Global Calculation of Tidal Energy Conversion into Vertical Normal Modes

Abstract

direct calculation of the tidal generation of internal waves over the global ocean is presented. The calculation is based on a semianalytical model, assuming that the internal tide characteristic slope exceeds the bathymetric slope (subcritical slope) and the bathymetric height is small relative to the vertical scale of the wave, as well as that the horizontal tidal excursion is smaller than the horizontal topographic scale. The calculation is performed for the M2 tidal constituent. In contrast to previous similar computations, the internal tide is projected onto vertical eigenmodes, which gives two advantages.

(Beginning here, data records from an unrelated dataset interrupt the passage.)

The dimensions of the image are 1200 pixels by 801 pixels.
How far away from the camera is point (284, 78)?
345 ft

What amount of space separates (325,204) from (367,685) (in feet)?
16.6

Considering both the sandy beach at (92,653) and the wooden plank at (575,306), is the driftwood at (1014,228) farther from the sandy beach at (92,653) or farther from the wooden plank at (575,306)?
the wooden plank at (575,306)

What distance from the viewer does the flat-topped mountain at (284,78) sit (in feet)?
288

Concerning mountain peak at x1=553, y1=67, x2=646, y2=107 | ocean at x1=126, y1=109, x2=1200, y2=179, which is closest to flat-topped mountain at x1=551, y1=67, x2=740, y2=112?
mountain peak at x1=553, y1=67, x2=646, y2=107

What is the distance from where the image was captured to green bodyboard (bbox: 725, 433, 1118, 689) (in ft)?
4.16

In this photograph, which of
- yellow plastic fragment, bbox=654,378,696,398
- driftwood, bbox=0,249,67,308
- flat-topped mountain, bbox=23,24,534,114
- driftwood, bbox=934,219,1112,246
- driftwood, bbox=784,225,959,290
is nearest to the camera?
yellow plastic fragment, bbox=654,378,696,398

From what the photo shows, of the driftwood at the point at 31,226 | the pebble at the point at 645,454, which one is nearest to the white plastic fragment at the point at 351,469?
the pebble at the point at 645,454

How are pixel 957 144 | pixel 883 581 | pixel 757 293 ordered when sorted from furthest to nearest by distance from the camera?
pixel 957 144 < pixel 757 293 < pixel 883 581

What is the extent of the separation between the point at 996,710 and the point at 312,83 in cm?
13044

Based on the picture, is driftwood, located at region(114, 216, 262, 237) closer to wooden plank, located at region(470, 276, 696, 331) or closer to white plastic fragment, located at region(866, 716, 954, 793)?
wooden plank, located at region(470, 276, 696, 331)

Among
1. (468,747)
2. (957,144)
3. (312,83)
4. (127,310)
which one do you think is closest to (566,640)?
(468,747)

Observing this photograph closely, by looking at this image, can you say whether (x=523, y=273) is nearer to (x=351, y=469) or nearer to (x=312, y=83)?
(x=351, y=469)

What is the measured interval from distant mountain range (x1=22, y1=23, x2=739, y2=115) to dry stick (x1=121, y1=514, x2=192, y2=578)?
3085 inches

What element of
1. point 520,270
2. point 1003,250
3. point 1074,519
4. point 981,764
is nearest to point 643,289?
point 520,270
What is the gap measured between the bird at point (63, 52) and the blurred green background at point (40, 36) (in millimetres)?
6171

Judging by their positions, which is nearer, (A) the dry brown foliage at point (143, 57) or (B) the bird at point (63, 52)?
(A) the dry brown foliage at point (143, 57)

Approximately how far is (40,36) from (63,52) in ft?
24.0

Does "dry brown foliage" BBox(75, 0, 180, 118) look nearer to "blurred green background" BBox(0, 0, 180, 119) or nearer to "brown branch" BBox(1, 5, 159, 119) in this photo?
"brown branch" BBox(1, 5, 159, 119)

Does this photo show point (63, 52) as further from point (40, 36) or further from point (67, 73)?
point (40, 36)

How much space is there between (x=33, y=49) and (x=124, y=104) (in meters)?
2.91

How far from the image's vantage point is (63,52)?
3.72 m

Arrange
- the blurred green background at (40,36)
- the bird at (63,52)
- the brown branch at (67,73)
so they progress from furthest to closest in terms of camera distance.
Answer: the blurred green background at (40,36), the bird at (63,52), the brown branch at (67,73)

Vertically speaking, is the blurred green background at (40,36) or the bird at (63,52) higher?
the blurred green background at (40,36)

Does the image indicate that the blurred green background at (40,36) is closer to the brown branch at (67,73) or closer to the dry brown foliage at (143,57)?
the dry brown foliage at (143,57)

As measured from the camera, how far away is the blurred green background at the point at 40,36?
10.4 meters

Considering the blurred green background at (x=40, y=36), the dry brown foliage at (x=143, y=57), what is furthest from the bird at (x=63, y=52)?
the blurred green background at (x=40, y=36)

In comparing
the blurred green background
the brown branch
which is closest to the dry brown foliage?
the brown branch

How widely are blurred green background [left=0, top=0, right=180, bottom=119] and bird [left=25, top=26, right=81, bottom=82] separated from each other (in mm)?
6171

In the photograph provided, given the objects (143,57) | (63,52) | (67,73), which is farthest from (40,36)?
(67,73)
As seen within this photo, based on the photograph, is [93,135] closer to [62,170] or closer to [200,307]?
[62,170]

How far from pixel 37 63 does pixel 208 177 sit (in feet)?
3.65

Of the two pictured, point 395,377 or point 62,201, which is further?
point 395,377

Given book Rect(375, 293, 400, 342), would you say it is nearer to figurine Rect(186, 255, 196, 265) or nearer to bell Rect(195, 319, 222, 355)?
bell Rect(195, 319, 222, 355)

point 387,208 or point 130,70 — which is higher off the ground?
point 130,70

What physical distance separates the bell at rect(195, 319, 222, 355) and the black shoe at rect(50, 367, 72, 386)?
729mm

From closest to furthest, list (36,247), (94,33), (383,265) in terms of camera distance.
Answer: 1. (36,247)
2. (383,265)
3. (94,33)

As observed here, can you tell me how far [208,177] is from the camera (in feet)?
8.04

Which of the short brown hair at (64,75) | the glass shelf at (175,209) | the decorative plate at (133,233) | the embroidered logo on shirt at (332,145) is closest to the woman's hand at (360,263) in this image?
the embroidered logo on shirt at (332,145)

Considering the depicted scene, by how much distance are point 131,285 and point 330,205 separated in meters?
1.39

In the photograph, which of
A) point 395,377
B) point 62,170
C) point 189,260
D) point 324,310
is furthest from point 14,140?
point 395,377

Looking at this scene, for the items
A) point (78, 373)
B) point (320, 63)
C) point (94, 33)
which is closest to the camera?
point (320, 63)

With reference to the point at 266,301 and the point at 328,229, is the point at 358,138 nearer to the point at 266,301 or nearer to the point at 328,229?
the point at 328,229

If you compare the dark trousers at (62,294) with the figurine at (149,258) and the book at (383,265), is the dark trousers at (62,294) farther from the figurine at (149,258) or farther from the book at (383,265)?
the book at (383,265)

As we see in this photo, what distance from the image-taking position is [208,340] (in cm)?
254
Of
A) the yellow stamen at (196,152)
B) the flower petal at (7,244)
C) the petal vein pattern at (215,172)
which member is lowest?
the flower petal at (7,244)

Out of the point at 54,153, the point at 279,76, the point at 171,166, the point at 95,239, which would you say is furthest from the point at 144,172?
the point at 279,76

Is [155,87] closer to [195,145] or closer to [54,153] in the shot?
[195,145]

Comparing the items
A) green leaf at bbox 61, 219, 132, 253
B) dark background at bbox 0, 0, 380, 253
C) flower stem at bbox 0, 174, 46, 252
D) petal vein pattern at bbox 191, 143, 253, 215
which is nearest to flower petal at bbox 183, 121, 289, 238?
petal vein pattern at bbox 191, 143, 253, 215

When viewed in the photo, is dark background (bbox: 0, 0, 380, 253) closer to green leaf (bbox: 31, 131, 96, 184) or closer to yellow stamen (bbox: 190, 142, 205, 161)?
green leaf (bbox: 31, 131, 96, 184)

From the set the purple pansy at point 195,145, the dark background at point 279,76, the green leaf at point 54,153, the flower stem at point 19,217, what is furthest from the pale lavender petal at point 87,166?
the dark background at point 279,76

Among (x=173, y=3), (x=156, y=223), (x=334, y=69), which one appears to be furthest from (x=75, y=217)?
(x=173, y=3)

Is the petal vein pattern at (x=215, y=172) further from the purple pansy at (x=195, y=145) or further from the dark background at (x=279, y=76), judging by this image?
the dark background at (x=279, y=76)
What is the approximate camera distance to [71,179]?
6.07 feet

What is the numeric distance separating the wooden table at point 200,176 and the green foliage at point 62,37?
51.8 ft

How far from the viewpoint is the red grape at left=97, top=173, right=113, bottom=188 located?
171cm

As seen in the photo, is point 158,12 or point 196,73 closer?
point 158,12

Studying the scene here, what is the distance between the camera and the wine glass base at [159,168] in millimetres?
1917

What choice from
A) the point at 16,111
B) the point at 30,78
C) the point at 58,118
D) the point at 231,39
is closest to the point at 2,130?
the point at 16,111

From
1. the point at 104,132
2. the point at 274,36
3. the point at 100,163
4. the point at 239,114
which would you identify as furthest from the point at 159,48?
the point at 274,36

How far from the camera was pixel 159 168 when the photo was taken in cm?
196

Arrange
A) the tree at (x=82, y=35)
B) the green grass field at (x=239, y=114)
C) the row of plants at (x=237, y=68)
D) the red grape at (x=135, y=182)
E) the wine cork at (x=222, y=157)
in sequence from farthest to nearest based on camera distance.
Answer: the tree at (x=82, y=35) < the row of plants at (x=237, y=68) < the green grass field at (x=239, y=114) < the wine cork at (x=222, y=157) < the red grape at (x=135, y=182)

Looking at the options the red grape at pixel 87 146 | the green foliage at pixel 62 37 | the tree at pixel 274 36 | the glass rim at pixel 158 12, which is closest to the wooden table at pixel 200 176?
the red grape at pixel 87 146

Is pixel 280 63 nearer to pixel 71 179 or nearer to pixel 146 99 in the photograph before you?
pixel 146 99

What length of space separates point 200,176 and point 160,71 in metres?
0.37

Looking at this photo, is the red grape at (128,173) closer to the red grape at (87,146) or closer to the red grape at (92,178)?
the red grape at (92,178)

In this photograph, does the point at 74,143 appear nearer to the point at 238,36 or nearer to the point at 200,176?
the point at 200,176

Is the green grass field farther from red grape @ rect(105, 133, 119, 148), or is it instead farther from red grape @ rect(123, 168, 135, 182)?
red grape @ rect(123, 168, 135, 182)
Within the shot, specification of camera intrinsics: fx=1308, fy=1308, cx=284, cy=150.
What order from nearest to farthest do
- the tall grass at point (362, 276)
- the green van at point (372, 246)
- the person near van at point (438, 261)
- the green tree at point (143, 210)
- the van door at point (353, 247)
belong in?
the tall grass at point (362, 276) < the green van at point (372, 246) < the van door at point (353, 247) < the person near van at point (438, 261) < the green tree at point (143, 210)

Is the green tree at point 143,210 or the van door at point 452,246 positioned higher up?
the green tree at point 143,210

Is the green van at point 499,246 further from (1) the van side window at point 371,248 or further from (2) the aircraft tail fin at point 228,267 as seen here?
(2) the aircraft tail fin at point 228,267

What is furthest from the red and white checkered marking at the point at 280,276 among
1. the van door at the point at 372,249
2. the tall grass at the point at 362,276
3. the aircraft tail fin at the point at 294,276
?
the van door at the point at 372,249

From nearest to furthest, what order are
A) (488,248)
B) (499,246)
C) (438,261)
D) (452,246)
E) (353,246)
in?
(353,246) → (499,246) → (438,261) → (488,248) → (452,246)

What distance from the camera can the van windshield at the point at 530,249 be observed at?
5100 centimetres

First, the vertical density profile and the finite ocean depth are taken into account in a fully consistent way, in contrast to earlier work based on the WKB approximation. Nevertheless, the WKB-based total global conversion follows closely that obtained using the eigenmode decomposition in each of the latitudinal and vertical distributions. Second, the information about the distribution of the conversion energy over different vertical modes is valuable, since the lowest modes can propagate over long distances, while high modes are more likely to dissipate locally, near the generation site. It is found that the difference between the vertical distributions of the tidal conversion into the vertical modes is smaller for the case of very deep ocean than the shallow-ocean depth. The results of the present work pave the way for future work on the vertical and horizontal distribution of the mixing caused by internal tides.